I see he’s been dispatched south with the Ravens and hopefully that other Raven of the ragin’ variety to presumably bolster the ‘A’ team and practice his lineouts. Lineouts aside Ulster played and looked like a team on the up with nothing a bit of tinkering to the components won’t fix, a collective mojo in good working order and an ability to learn from defeats.  Munster meanwhile have all the appearance, despite the width of the score line, of a team on the slide. One wonders how many times they can evoke this ‘nobody likes us’ motivational mantra before the paucity of their rugby sees them beached. That point could be reached sooner than later. I think it was Arsene Wenger who noted that teams at the top of the tree need to begin looking to the future there and then rather than when they hit the slippery slope. Munster got away with the attrition type rugby this time but it really was borrowed time stuff and the day of reckoning could loom as early as December.

Now it’s time to gather breath, take stock and reflect. Our next game will be against those architects of superb running rugby, gay ball handling skills and rugby width! Alright, I’m only joking, it was Glasgow I was talking about in case you hadn’t guessed. Like their Edinburgh neighbours the boot rules the roost and scoring tries is an atom of wonder such is the scarcity. I watched part of the Ospreys – Glasgow match last week and I’m still recovering from the mental trauma of trying to discover if it was a rugby match I saw. For sure if Ulster transgress through the usual suspects then they will be visited by Dan Parks boot, on their collective backsides and through the posts with a monotony that is almost mind numbing. It’s not pretty but it is effective in winning or should that be not losing games.

A monotony not unlike the UAFC board debates, such as the 5 page ‘Darren Cave off his feet’ when he skittled pat-a-head Dowling the other night. A diatribe on Invictus, the new film about the Saffies winning the World Cup encountered much discussion on Mandela’s status as white knight or demonic frog. Frankly it is hard to follow debate on this board given the amount of tittle tattle that often precedes or follows on from quotient points, many of which are well made by a few posters.   I just hope Invictus, which apparently features Francois Pienaar ‘lookalike’ Matt Damon!, does rugby justice and doesn’t follow the dire portrayal of soccer in Escape to Victory. That film featured Sylvester Stallone as the most fidgety goalkeeper ever to loiter between the goalposts. Rocky looked like he’d been donated ants in his pants, so much did his legs dance about in goal, rather like Ulster’s own man with the ants at the ruck, Ryan Caldwell!

As BJ Botha might say, stop, look and listen!
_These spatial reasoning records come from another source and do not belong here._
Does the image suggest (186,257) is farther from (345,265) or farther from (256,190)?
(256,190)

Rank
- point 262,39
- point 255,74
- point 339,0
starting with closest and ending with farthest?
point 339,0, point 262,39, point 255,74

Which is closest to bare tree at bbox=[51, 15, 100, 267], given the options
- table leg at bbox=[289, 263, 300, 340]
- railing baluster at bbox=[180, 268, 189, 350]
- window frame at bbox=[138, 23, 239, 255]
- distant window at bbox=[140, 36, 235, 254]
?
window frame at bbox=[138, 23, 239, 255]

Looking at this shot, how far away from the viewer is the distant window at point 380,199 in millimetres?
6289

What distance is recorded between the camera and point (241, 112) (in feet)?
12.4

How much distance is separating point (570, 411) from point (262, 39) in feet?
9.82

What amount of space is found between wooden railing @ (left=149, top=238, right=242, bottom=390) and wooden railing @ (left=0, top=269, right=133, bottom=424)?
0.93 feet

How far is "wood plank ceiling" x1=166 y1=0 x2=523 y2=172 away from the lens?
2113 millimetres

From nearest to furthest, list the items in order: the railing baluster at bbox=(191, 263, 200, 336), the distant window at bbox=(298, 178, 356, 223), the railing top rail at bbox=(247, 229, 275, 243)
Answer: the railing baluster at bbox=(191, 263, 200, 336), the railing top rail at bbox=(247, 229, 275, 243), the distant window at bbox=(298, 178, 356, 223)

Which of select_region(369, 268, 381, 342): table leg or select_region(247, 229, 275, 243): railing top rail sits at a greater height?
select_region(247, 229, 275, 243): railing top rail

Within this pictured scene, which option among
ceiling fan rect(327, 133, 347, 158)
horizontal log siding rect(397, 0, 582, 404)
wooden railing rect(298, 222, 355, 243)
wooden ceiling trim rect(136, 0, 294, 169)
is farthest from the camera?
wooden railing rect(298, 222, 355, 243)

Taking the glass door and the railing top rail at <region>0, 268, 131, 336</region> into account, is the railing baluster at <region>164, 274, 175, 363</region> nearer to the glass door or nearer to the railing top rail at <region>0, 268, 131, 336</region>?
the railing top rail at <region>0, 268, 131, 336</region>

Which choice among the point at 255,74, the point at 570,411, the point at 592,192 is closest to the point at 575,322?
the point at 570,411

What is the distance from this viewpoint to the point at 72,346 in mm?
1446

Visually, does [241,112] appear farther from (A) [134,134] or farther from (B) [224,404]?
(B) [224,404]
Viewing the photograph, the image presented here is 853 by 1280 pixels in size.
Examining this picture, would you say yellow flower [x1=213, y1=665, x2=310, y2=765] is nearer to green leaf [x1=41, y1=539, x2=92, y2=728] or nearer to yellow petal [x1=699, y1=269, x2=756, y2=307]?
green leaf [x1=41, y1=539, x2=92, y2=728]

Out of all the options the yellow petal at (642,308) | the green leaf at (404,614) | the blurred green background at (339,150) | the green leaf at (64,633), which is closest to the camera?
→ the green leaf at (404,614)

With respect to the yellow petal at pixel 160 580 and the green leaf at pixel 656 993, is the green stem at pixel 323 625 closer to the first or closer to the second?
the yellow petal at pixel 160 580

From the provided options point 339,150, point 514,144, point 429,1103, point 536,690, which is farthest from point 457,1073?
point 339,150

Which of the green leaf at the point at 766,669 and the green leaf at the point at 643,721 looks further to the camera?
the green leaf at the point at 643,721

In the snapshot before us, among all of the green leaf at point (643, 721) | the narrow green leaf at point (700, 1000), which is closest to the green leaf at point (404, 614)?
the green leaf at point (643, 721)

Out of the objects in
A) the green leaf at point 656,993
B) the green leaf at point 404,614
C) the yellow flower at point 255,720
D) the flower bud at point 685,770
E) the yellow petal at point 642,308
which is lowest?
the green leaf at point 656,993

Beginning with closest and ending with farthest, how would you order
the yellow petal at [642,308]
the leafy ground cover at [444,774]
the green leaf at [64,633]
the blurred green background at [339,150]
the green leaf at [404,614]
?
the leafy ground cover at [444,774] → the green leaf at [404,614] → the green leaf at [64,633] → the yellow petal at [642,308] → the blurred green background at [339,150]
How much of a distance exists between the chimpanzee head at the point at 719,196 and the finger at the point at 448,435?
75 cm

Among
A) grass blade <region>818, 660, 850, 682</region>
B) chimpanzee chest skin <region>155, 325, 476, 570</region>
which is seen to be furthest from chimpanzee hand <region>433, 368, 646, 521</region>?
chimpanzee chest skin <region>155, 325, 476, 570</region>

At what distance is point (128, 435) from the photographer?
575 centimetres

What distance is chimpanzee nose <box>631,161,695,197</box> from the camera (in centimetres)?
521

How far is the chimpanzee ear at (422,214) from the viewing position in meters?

4 responses to “Getting All of Their Misery Right!”

  1. rooster

    Parky your quote does come from Evita from the song Oh What a Circus.

    1. Ballpark

      Cheers Rooster, I thought it was from the song ‘High Flying Adored’ intially but was reluctant to commit to print as I know from past experience that there is always someone out there who knows the truth.

  2. Johnny King

    Personally speaking, I think watching the game at the Rosie is best summed up by the Smiths lyric “I was happy in the haze of a drunken hour but heaven knows I’m miserable now”.

    1. Ballpark

      You were far from miserable when you greeted me in the Rosie Mr. King, in fact I would go as far as to say I detected signs of elation!! I can only apologise for not engaging you in meaningful dialogue but it was a bit noisy for such activities!